Thomas Compton Arthur MSP (born 1985) is a Scottish National Party (SNP) politician. He is the Member of the Scottish Parliament (MSP) for the constituency of Renfrewshire South, having been first elected in 2016 and re-elected in 2021. In May 2021 he was appointed Minister for Public Finance, Planning and Community Wealth in the Scottish Government.

Background
Arthur was born in 1985 in Paisley, Renfrewshire and raised in Barrhead, East Renfrewshire, where he was educated at Cross Arthurlie Primary and Barrhead High School. He graduated with a Bachelor of Music then later Master of Music from the University of Glasgow.

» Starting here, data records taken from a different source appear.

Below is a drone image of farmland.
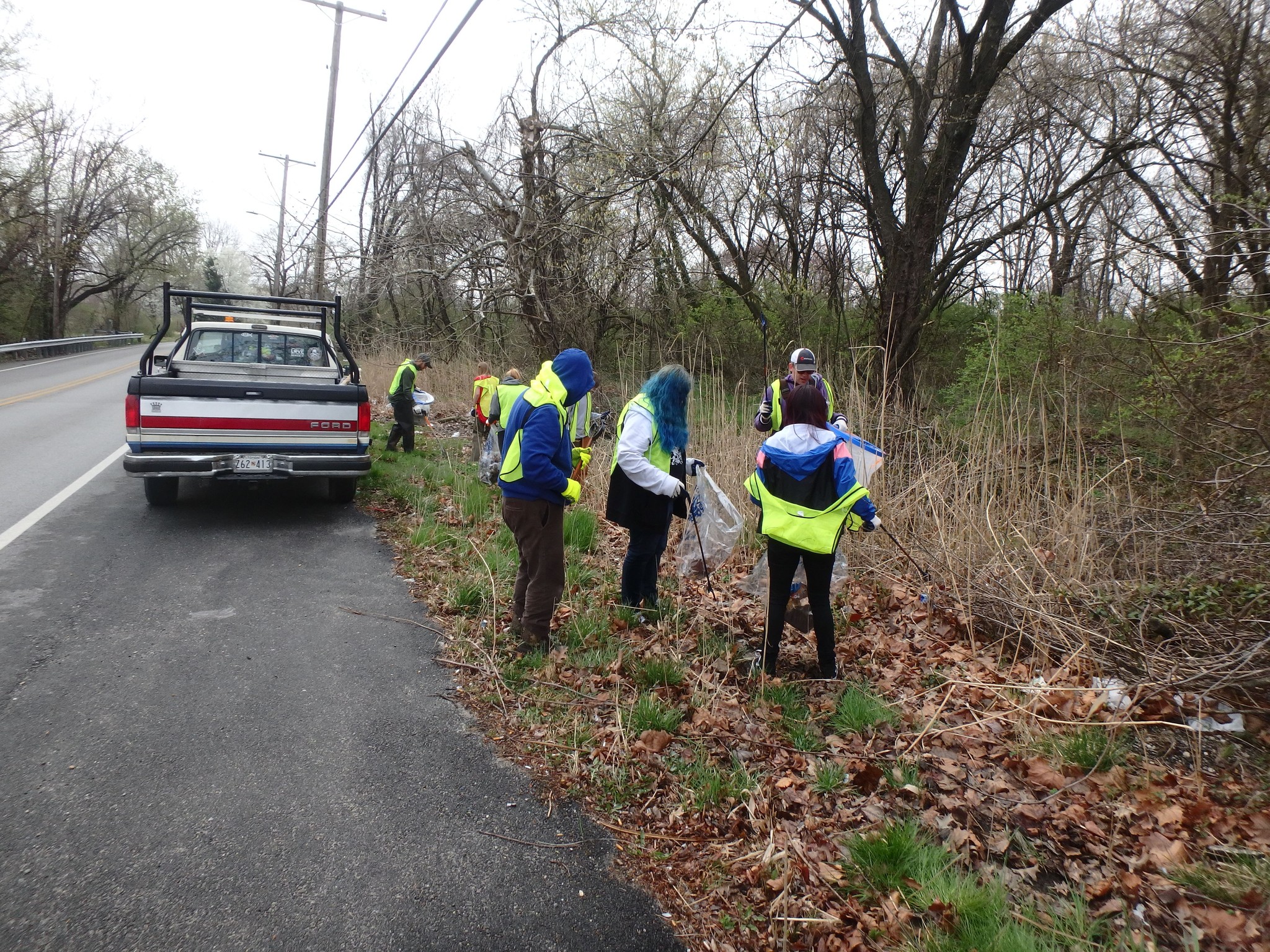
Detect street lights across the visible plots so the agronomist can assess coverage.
[246,210,285,324]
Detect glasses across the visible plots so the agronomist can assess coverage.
[798,370,814,374]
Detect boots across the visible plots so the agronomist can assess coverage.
[509,612,523,638]
[519,627,557,655]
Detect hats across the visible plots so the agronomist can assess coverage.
[418,353,432,369]
[790,348,817,372]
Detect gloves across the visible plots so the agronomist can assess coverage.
[863,515,882,532]
[601,411,612,422]
[672,481,684,498]
[414,405,422,415]
[413,386,422,393]
[561,477,581,506]
[834,415,848,432]
[470,406,477,417]
[760,401,773,419]
[685,458,705,476]
[571,446,592,470]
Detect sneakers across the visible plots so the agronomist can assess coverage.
[830,662,840,681]
[755,656,774,680]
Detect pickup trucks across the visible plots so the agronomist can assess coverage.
[121,281,372,504]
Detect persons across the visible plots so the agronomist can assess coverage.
[605,363,706,609]
[498,347,595,658]
[756,347,850,435]
[485,369,529,460]
[565,371,611,493]
[384,353,433,455]
[471,362,500,467]
[743,384,882,679]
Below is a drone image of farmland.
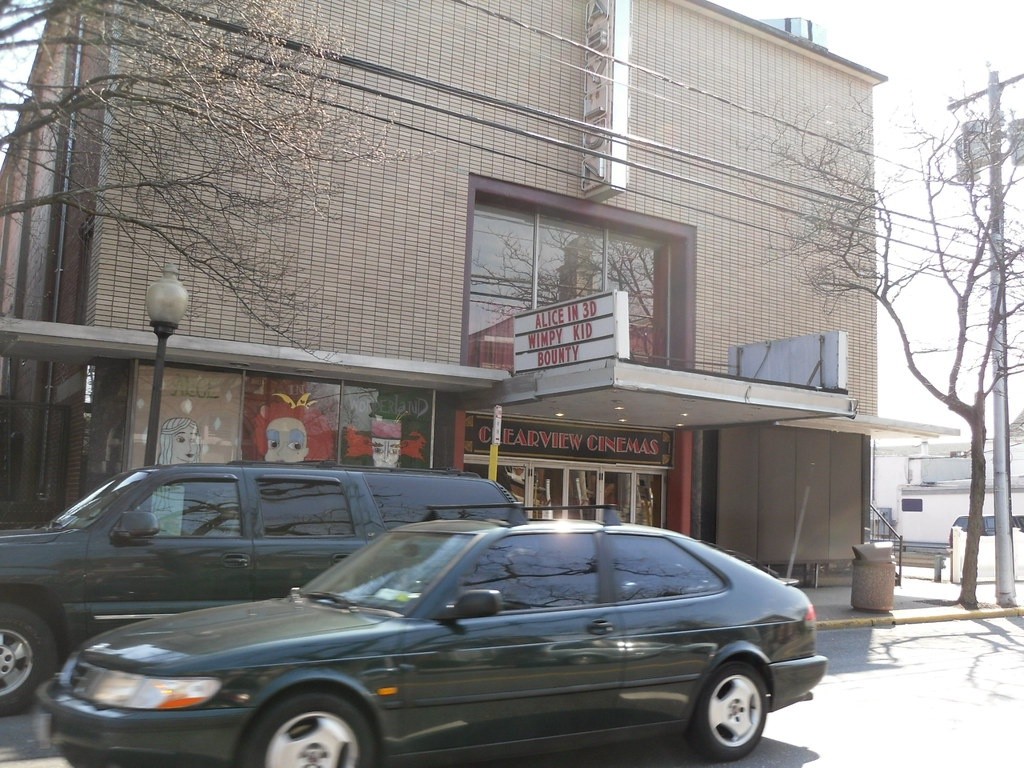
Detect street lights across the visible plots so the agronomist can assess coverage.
[140,258,190,513]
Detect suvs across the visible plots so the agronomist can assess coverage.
[1,459,526,718]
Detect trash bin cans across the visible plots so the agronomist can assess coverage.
[850,541,896,613]
[1012,515,1024,582]
[949,516,996,584]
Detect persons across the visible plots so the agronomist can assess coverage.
[161,498,241,539]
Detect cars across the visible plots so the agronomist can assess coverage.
[32,500,829,768]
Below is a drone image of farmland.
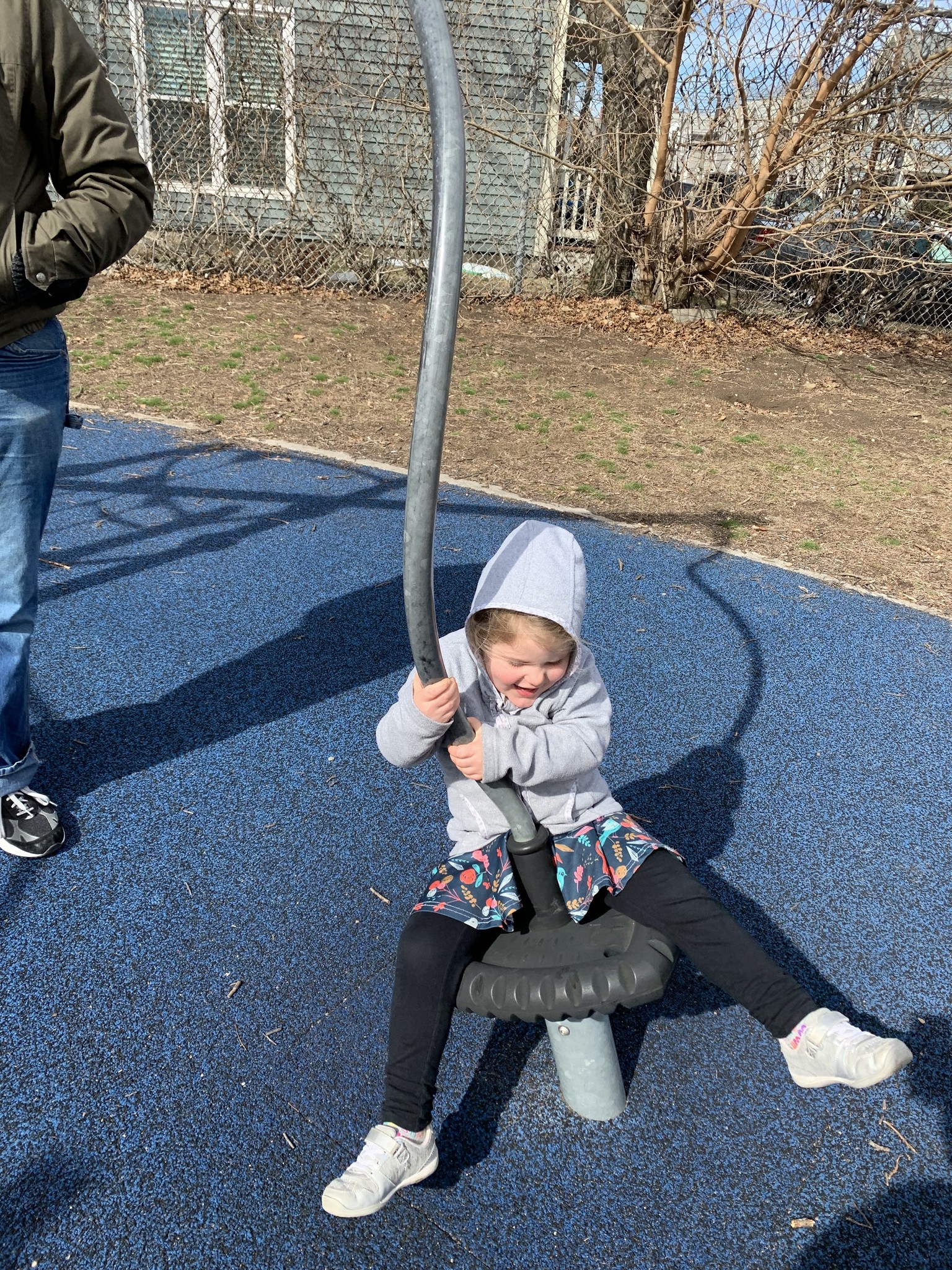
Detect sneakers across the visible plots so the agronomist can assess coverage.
[321,1123,439,1217]
[0,786,66,857]
[774,1006,912,1089]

Before entering politics, he worked as a company director, freelance piano teacher and keyboardist.

Political career
Arthur joined the Scottish National Party in 2009. He was elected as the first SNP Member of the Scottish Parliament (MSP) for the Renfrewshire South constituency at the 2016 Scottish Parliament election. Arthur made his debut speech in the Scottish Parliament on 26 May 2016.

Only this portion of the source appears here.